Passage shown:
=== Section Start ===

Could A Compound Interest Wildfire Threaten US Solvency?
For the first time since the end of World War II, the total US federal debt now equals 100% of the size the US economy. But while that is obviously a situation of great concern, it may not be the worst of the danger.
Instead, the greatest debt-related threat to the solvency of the United States government and the value of the dollar could be the fact that the US isn't actually making any net principal or interest payments on its debt.
That is, the US government is borrowing money to make the interest payments, even as it borrows to roll over the principal payments – even as it borrows still more to fund the general spending which is in excess of taxes collected.
This creates the risk of a potential compounding and acceleration of interest payments on that debt.
Now government debt in an environment of ongoing massive deficits doesn't work like mortgages or other consumer debt that most people are familiar with. If interest rates rise, then the money needed to make interest payments will naturally rise, and the annual deficit must increase as well.

=== Section End ===

Required actions:
1. Update the passage on US federal debt by reproducing the part that opens with the words containing "Could A Compound" and closes with "on that debt.", replacing "interest payments" with "debt service payments".
2. In the passage on US federal debt, what risk does the text say this borrowing creates?

Data records:
=== Section Start ===

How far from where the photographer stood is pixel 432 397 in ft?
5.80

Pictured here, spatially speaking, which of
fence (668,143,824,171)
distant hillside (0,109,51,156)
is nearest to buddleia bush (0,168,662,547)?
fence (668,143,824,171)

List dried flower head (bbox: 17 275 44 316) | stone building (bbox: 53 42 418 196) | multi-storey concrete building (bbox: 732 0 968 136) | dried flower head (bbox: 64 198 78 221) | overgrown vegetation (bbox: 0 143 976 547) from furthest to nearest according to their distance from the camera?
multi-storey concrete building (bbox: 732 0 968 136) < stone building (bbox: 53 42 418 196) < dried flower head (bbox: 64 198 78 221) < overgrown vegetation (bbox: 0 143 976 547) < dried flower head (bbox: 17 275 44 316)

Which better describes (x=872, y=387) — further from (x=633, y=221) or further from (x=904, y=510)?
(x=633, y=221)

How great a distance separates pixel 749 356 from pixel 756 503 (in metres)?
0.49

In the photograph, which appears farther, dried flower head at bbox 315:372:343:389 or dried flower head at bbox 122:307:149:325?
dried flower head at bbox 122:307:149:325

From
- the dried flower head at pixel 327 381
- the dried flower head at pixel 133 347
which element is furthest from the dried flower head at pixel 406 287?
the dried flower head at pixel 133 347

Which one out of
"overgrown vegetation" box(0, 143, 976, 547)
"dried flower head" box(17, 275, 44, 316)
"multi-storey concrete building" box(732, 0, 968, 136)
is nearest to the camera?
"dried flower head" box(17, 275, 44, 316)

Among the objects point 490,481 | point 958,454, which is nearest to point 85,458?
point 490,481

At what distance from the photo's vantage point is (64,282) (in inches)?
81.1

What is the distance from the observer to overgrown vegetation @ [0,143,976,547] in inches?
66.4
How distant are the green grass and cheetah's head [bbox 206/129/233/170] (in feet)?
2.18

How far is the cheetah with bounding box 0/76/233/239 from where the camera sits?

=== Section End ===

Responses to the tasks:
1.
Could A Compound Interest Wildfire Threaten US Solvency?
For the first time since the end of World War II, the total US federal debt now equals 100% of the size the US economy. But while that is obviously a situation of great concern, it may not be the worst of the danger.
Instead, the greatest debt-related threat to the solvency of the United States government and the value of the dollar could be the fact that the US isn't actually making any net principal or debt service payments on its debt.
That is, the US government is borrowing money to make the debt service payments, even as it borrows to roll over the principal payments – even as it borrows still more to fund the general spending which is in excess of taxes collected.
This creates the risk of a potential compounding and acceleration of debt service payments on that debt.

2. The risk of a potential compounding and acceleration of interest payments on that debt.